Pour « Avant l’orage », Danh Vo est invité à investir l’espace emblématique de la Rotonde de la Bourse de Commerce et propose une installation inédite.

Tropeaolum de Danh Vo s’enracine dans cette serre de métal, de béton et de pierre et crée un territoire mutant, où s’entremêlent les récits. Les troncs et branches d’arbres foudroyés et victimes des intempéries, issues des forêts françaises, sont soutenues par des étais de bois, provenant des forêts durables de Craig McNamara. Ce dernier n’est autre que le fils de Robert, ancien Secrétaire d’Etat et architecte de la guerre du Vietnam, responsable indirect de l’exil de la famille de l’artiste, ayant fui les conséquences d’un conflit qui les a conduits s’installer au Danemark. 

L’œuvre puise également ses racines dans la vie que Danh Vo mène, depuis 2017, dans son atelier-ferme à Güldenhof, près de Berlin. L’artiste a été transformé par cette nouvelle relation à la «nature», au jardin, à la Terre. Fleurs, champignons, mousses, arbres, interactions végétales, sont devenus des éléments très présents dans son travail. Tropeaolum en tire une temporalité particulière, rien n’y meurt jamais vraiment, les possibilités de survivance et de mutation demeurent. D’autres œuvres de l’artiste, issues de la collection, trouvent refuge en ce jardin sombre et dialoguent avec d’anciennes sculpture en bois collectées par l’artiste. Les fantômes de l’histoire comme les vestiges de la culture, s’hybrident pour donner corps à une renaissance végétale. Dans une relation étroite et sensible à la Rotonde et sous la toile marouflée qui orne la base de la coupole, cette proposition réagit avec une représentation qui agence, à travers le pinceau de peintres de la fin du 19e siècle, le monde selon une perspective coloniale et expansionniste, Danh Vo agence des objets et des artefacts dont il explore la charge symbolique et émotionnelle, le pouvoir d’évocation et de réparation.

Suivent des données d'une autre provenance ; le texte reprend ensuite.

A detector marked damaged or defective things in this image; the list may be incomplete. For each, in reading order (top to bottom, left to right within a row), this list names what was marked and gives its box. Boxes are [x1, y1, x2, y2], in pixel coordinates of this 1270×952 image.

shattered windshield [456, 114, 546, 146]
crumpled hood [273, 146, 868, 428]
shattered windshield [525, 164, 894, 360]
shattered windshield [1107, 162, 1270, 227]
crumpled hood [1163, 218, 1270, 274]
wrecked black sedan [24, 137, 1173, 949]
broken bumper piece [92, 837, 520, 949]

La pratique de Danh Vo est faite d’un recours aux fragments, au prélèvement, à la lacune, la relique, l’assemblage. Elle se nourrit d’une collecte d’objets et d’images que l’artiste réactive par un geste, une situation nouvelle. En entremêlant sa trajectoire intime et des récits personnels avec des enjeux géopolitiques, sociaux et historiques plus vastes, il questionne les processus de construction des identités, des héritages et des valeurs transmises. Pour l’artiste - de nationalité vietnamienne et danoise, enfant de boat people émigré dans ce pays scandinave – : l’histoire concerne le présent et façonne l’avenir. «Ne pas “commencer dans la limite du cadre”, comme un art de musée, un art d’exposition, un “art qui sent l’art”. Venir du dessus ou du dessous, traverser le cadre, l’articuler à tout ce qui lui échappe, ça peut être une exposition», écrivait Patricia Falguières, en 2015, à l’occasion de l’exposition imaginée par Danh Vo pour la Punta della Dogana, à Venise (Slip of the tongue). 

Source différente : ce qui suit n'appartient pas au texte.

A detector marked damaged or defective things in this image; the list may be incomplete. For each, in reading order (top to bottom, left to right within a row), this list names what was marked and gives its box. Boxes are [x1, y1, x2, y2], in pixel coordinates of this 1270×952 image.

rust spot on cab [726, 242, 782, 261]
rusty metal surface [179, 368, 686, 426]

Danh Vo (né en 1975) appréhende le monde en archiviste. Ses installations, croisant histoire personnelle et mémoire collective, explorent les processus de construction des identités, des héritages et des valeurs culturelles. De son départ du Vietnam à quatre ans pour le Danemark à son orientation sexuelle, les expériences personnelles et familiales de Danh Vo constituent les principales ressources de sa création artistique. À travers un collectionnisme rigoureux, il rassemble photographies, souvenirs, fragments, objets et témoignages de sa vie personnelle. En résultent des installations où chaque objet prend sens, questionnant nos représentations de l’identité et de l’histoire. Danh Vo est diplômé de la Royal Danish Academy of Fine Arts et de la Städelschule de Francfort. Plusieurs expositions d’envergure internationale ont été consacrées à son travail. Artiste dont certaines œuvres sont conservées au sein de la Collection Pinault, Danh Vo a également été le co-commissaire, avec Caroline Bourgeois, de l’exposition «Slip of the Tongue» à Punta della Dogana (2015-2016).